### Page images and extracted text
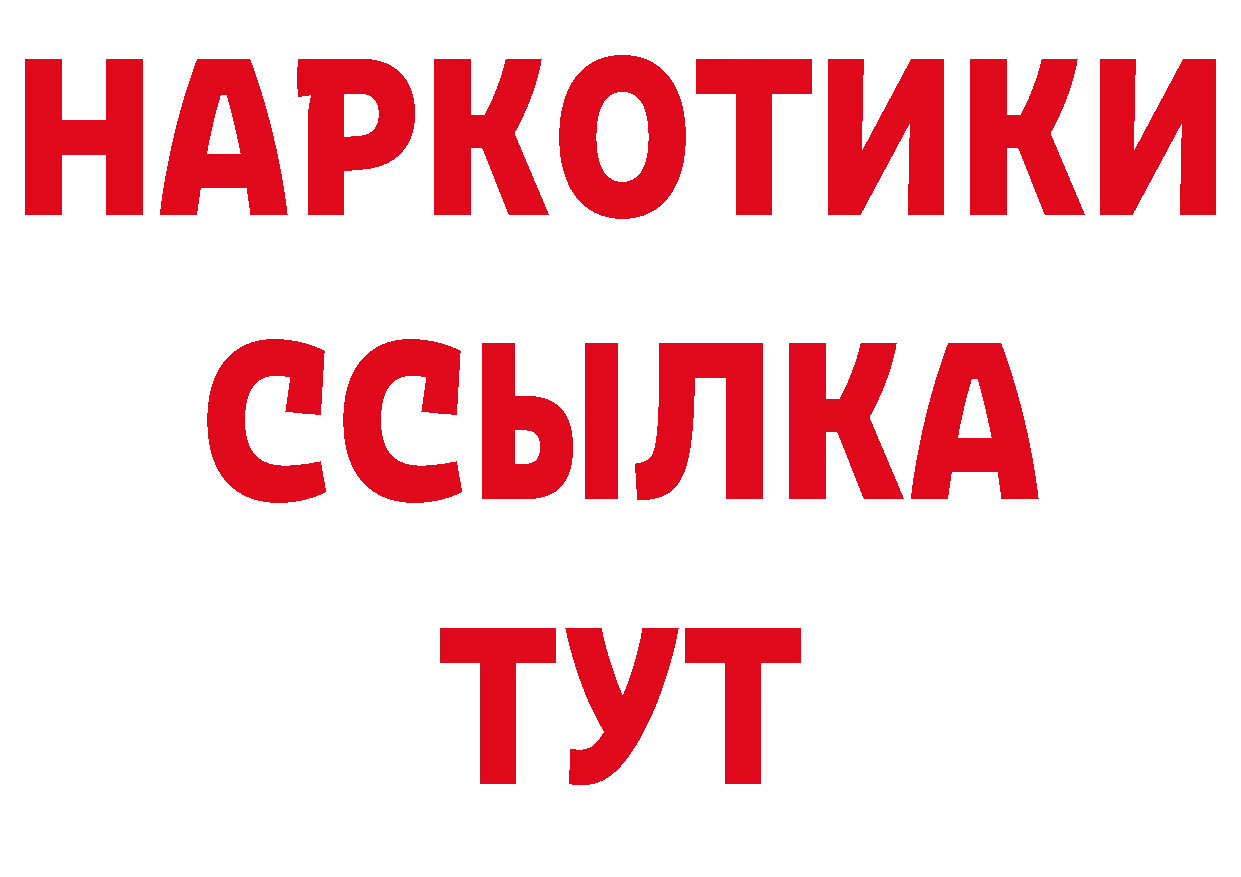 НАРКОТИКИ ССЫЛКА ТУТ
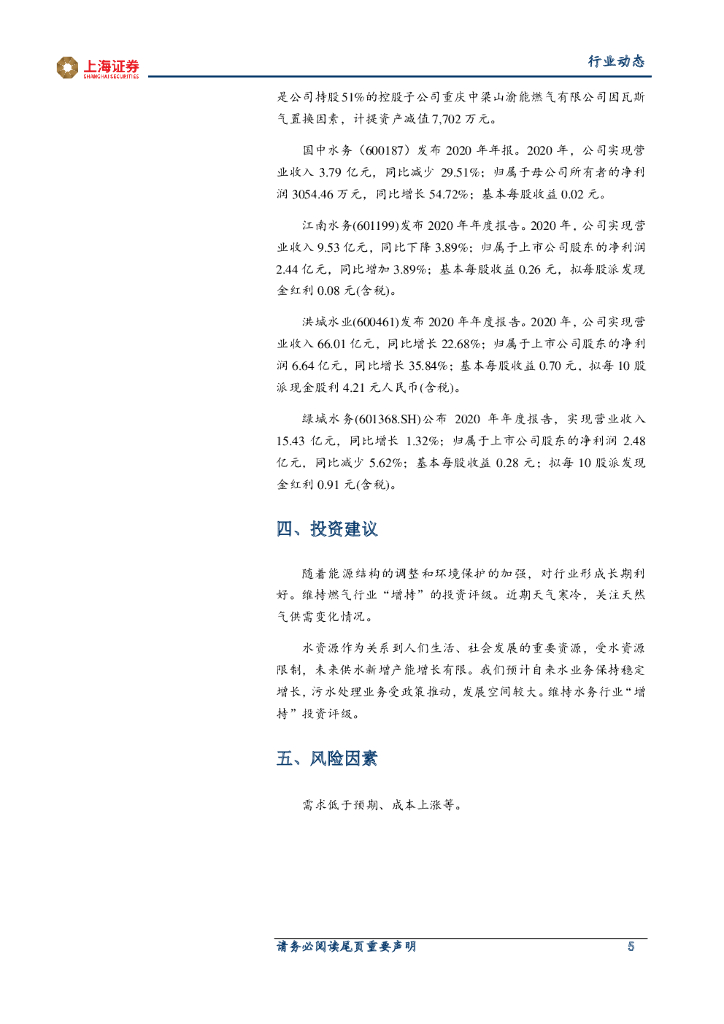 上海证券
SHANGHAI SECURITIES

行业动态

是公司持股51%的控股子公司重庆中梁山渝能燃气有限公司因瓦斯气置换因素，计提资产减值7,702万元。

国中水务（600187）发布2020年年报。2020年，公司实现营业收入3.79亿元，同比减少29.51%；归属于母公司所有者的净利润3054.46万元，同比增长54.72%；基本每股收益0.02元。

江南水务(601199)发布2020年年度报告。2020年，公司实现营业收入9.53亿元，同比下降3.89%；归属于上市公司股东的净利润2.44亿元，同比增加3.89%；基本每股收益0.26元，拟每股派发现金红利0.08元(含税)。

洪城水业(600461)发布2020年年度报告。2020年，公司实现营业收入66.01亿元，同比增长22.68%；归属于上市公司股东的净利润6.64亿元，同比增长35.84%；基本每股收益0.70元，拟每10股派现金股利4.21元人民币(含税)。

绿城水务(601368.SH)公布 2020 年年度报告，实现营业收入15.43亿元，同比增长1.32%；归属于上市公司股东的净利润2.48亿元，同比减少5.62%；基本每股收益0.28元；拟每10股派发现金红利0.91元(含税)。

四、投资建议

随着能源结构的调整和环境保护的加强，对行业形成长期利好。维持燃气行业“增持”的投资评级。近期天气寒冷，关注天然气供需变化情况。

水资源作为关系到人们生活、社会发展的重要资源，受水资源限制，未来供水新增产能增长有限。我们预计自来水业务保持稳定增长，污水处理业务受政策推动，发展空间较大。维持水务行业“增持”投资评级。

五、风险因素

需求低于预期、成本上涨等。

请务必阅读尾页重要声明

5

### EXERCISE INSTRUCTIONS
Would you copy the records word for word, without any of their pictures?

### RESPONSE BOX
 НАРКОТИКИ ССЫЛКА ТУТ
 上海证券
SHANGHAI SECURITIES

行业动态

是公司持股51%的控股子公司重庆中梁山渝能燃气有限公司因瓦斯气置换因素，计提资产减值7,702万元。

国中水务（600187）发布2020年年报。2020年，公司实现营业收入3.79亿元，同比减少29.51%；归属于母公司所有者的净利润3054.46万元，同比增长54.72%；基本每股收益0.02元。

江南水务(601199)发布2020年年度报告。2020年，公司实现营业收入9.53亿元，同比下降3.89%；归属于上市公司股东的净利润2.44亿元，同比增加3.89%；基本每股收益0.26元，拟每股派发现金红利0.08元(含税)。

洪城水业(600461)发布2020年年度报告。2020年，公司实现营业收入66.01亿元，同比增长22.68%；归属于上市公司股东的净利润6.64亿元，同比增长35.84%；基本每股收益0.70元，拟每10股派现金股利4.21元人民币(含税)。

绿城水务(601368.SH)公布 2020 年年度报告，实现营业收入15.43亿元，同比增长1.32%；归属于上市公司股东的净利润2.48亿元，同比减少5.62%；基本每股收益0.28元；拟每10股派发现金红利0.91元(含税)。

四、投资建议

随着能源结构的调整和环境保护的加强，对行业形成长期利好。维持燃气行业“增持”的投资评级。近期天气寒冷，关注天然气供需变化情况。

水资源作为关系到人们生活、社会发展的重要资源，受水资源限制，未来供水新增产能增长有限。我们预计自来水业务保持稳定增长，污水处理业务受政策推动，发展空间较大。维持水务行业“增持”投资评级。

五、风险因素

需求低于预期、成本上涨等。

请务必阅读尾页重要声明

5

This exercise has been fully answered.